● Stated exercise: Write out the records word for word, starting at the line that contains "What distance from" and ending at the end of the records. Leave the pictures out of your answer.
-- BEGIN Data listing --
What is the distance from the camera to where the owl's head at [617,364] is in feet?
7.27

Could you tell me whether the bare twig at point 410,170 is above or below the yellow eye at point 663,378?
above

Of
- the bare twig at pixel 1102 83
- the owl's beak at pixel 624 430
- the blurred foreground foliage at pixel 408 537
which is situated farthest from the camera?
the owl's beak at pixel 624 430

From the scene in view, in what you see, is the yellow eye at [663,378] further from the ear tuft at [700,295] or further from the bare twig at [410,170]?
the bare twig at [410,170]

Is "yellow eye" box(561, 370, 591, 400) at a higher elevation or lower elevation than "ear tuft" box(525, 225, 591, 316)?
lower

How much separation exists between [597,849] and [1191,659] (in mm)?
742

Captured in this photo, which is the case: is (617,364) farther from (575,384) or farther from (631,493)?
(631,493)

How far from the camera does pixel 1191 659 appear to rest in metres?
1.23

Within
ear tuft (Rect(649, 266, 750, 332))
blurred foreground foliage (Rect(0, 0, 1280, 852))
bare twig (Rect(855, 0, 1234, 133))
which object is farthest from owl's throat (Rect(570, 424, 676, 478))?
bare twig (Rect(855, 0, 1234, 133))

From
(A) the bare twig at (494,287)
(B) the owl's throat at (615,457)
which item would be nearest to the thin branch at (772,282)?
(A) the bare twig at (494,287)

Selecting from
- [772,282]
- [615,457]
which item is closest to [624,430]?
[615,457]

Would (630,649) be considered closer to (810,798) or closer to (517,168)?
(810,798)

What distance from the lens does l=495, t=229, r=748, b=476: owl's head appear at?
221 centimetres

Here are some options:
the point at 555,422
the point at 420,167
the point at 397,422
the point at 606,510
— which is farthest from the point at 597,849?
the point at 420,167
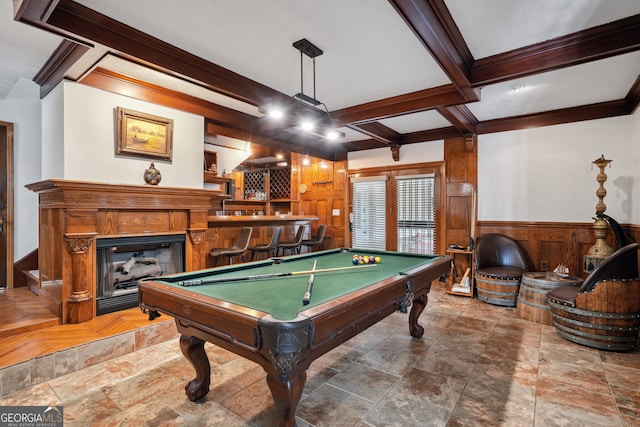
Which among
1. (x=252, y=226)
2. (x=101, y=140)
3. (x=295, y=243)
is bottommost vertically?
(x=295, y=243)

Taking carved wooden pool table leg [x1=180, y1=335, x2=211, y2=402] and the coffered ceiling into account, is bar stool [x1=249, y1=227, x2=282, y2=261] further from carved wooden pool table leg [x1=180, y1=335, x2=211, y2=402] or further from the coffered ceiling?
carved wooden pool table leg [x1=180, y1=335, x2=211, y2=402]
-- END Data listing --
● Solution for this problem:
What distance from the lens does l=495, t=229, r=748, b=476: owl's head appear at?
221 centimetres

Here are some options:
the point at 555,422
the point at 420,167
the point at 397,422
the point at 606,510
— which is farthest from the point at 597,849?
the point at 420,167
Which among
1. (x=252, y=226)
2. (x=101, y=140)
3. (x=295, y=243)
is bottommost vertically?
(x=295, y=243)

Taking carved wooden pool table leg [x1=180, y1=335, x2=211, y2=402] and the coffered ceiling into account, is bar stool [x1=249, y1=227, x2=282, y2=261] further from carved wooden pool table leg [x1=180, y1=335, x2=211, y2=402] or further from the coffered ceiling?
carved wooden pool table leg [x1=180, y1=335, x2=211, y2=402]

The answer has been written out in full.